RAW DATA:
::::::::

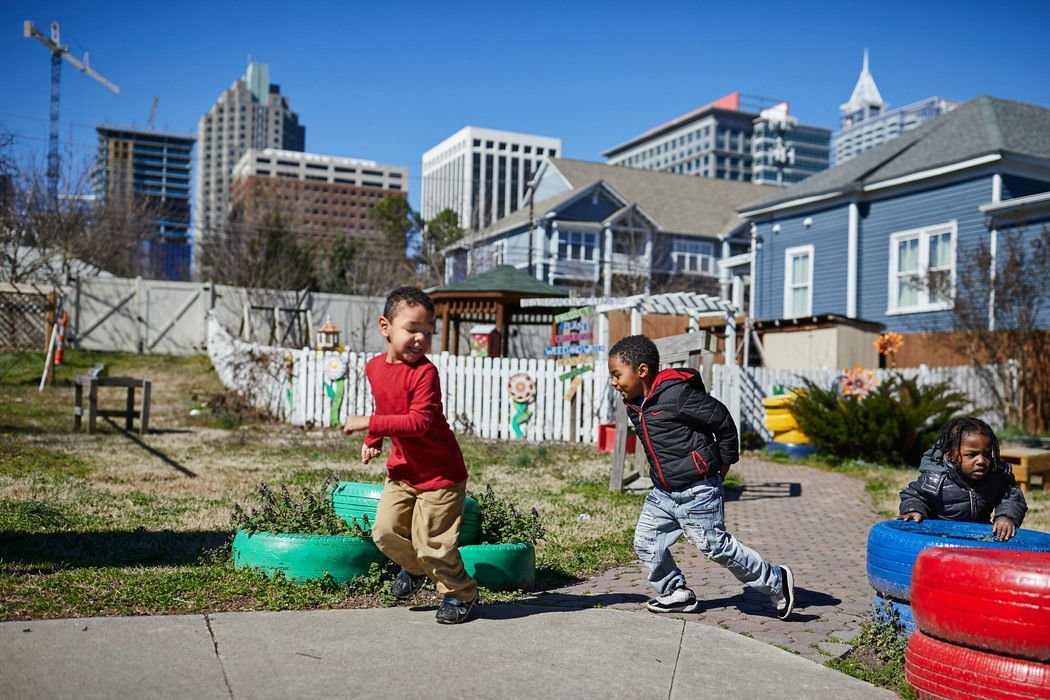 Living in Better Neighborhood May Protect Health of Kids in Poverty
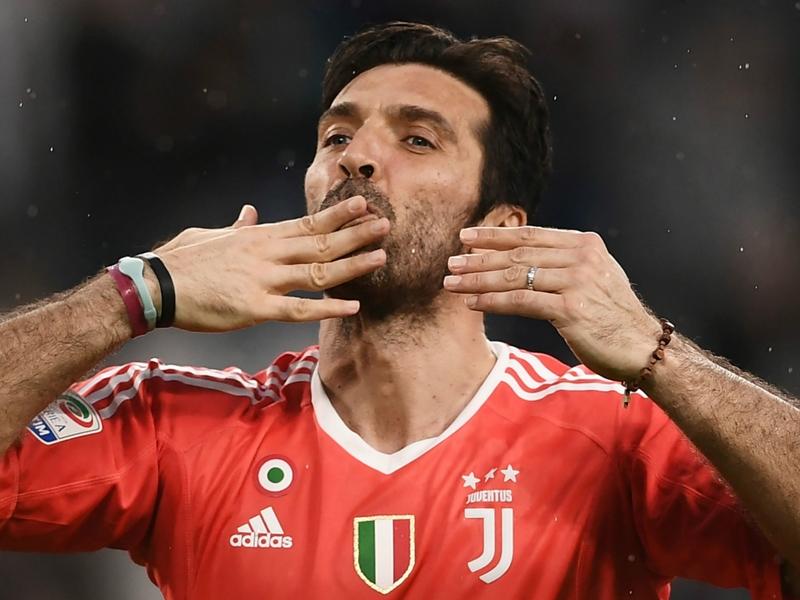 PSG make offer to double Buffon's salary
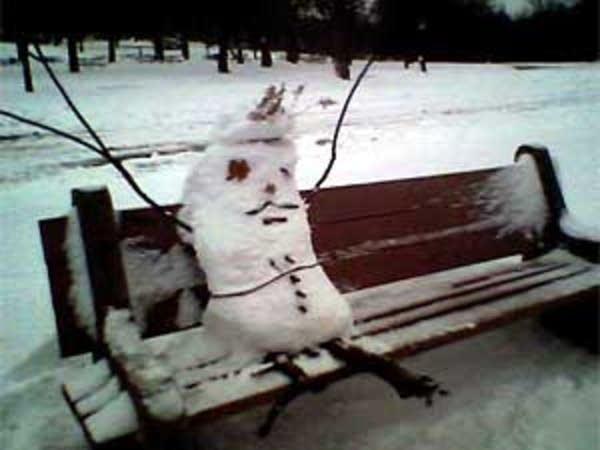 Snowman takes a rest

::::::::

YOUR OBJECTIVE:
The finished copy should match the data above word for word and contain no pictures.

RESULT FOR THIS EXERCISE:
 Living in Better Neighborhood May Protect Health of Kids in Poverty
 PSG make offer to double Buffon's salary
 Snowman takes a rest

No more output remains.